** What needs to be done **
From the records below, copy the lines that include "Salon".

** Recorded data **
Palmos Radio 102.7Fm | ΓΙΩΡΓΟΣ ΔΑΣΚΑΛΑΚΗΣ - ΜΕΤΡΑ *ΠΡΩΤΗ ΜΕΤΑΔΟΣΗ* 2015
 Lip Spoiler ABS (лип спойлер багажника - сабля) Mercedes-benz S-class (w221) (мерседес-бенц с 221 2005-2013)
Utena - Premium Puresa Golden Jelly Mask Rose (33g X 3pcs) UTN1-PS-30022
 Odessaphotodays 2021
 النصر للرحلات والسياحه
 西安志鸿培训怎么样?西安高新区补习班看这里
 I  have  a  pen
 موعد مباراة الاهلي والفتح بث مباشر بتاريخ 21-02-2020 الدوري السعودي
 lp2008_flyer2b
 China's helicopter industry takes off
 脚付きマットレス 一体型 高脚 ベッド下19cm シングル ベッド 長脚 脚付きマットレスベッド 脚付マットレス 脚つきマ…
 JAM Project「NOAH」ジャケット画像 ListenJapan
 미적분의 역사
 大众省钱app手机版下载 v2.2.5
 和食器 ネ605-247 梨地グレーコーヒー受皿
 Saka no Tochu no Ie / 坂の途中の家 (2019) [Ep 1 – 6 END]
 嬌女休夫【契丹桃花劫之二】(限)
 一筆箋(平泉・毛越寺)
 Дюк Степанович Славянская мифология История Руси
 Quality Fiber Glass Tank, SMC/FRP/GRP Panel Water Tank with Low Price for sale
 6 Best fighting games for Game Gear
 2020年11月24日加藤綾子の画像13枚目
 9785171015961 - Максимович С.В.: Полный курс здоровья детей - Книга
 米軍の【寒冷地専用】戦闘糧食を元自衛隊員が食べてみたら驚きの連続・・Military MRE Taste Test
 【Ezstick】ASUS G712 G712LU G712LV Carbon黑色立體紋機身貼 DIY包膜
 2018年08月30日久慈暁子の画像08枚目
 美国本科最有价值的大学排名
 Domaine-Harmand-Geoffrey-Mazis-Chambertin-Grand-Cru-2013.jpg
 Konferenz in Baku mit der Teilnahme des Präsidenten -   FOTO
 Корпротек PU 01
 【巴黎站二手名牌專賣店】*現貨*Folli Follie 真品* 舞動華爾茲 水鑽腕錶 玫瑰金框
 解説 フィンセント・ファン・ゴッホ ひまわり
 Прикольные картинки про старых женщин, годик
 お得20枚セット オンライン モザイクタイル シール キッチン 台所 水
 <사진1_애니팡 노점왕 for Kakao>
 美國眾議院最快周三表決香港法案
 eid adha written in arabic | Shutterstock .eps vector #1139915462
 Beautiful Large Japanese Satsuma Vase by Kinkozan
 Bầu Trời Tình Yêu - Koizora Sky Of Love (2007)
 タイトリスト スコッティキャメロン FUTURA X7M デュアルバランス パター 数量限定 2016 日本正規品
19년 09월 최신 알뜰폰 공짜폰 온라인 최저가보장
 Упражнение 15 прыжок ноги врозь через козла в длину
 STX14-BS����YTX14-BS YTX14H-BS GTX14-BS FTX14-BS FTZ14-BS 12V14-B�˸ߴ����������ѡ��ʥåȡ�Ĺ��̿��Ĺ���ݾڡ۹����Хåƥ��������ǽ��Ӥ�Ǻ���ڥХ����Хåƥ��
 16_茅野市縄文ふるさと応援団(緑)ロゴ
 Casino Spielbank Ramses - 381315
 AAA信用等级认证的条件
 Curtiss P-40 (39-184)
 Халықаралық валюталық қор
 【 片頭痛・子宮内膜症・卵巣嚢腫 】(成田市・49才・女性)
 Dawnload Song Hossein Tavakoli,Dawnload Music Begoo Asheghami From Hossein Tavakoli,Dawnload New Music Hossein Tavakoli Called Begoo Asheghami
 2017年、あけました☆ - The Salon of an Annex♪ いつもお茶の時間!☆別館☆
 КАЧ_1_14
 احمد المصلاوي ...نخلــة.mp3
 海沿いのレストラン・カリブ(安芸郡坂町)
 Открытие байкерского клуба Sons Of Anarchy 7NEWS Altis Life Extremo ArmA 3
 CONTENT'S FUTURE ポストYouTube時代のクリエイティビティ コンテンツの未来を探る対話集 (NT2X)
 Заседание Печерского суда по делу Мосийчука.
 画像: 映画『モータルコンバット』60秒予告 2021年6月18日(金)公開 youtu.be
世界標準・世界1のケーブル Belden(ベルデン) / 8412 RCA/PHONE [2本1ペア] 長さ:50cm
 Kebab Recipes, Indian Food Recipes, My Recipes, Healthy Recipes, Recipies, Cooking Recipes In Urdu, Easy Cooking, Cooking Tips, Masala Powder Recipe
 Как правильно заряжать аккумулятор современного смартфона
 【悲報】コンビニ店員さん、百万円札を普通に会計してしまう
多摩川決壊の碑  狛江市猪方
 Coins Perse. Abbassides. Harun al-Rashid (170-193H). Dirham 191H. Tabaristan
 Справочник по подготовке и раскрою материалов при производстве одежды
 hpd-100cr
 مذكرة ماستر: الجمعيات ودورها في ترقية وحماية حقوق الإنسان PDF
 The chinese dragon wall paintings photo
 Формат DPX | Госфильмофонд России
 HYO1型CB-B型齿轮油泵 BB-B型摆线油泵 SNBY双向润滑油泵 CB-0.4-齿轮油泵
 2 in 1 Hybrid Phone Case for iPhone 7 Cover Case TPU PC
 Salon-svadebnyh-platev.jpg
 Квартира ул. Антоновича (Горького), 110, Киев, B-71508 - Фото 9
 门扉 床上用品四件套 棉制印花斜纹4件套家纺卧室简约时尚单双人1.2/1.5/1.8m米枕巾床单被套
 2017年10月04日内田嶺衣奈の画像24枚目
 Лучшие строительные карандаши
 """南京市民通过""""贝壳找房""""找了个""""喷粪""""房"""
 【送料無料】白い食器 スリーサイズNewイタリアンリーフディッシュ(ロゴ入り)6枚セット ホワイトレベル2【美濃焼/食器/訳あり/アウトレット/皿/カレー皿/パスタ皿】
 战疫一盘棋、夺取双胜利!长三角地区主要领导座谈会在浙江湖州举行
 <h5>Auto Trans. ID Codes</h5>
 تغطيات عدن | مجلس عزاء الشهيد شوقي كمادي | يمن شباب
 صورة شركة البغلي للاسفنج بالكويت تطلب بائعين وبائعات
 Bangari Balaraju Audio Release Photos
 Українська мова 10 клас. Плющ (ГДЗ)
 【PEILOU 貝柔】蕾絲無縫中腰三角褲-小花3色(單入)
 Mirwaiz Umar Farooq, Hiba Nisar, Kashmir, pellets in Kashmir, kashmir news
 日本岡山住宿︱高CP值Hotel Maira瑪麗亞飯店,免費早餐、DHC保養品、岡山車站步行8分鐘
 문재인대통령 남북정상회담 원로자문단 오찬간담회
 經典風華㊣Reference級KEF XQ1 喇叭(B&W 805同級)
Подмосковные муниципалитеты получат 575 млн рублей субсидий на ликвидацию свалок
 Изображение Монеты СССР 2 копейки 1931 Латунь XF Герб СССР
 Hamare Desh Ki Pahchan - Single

** Task solution **
 2017年、あけました☆ - The Salon of an Annex♪ いつもお茶の時間!☆別館☆
 Salon-svadebnyh-platev.jpg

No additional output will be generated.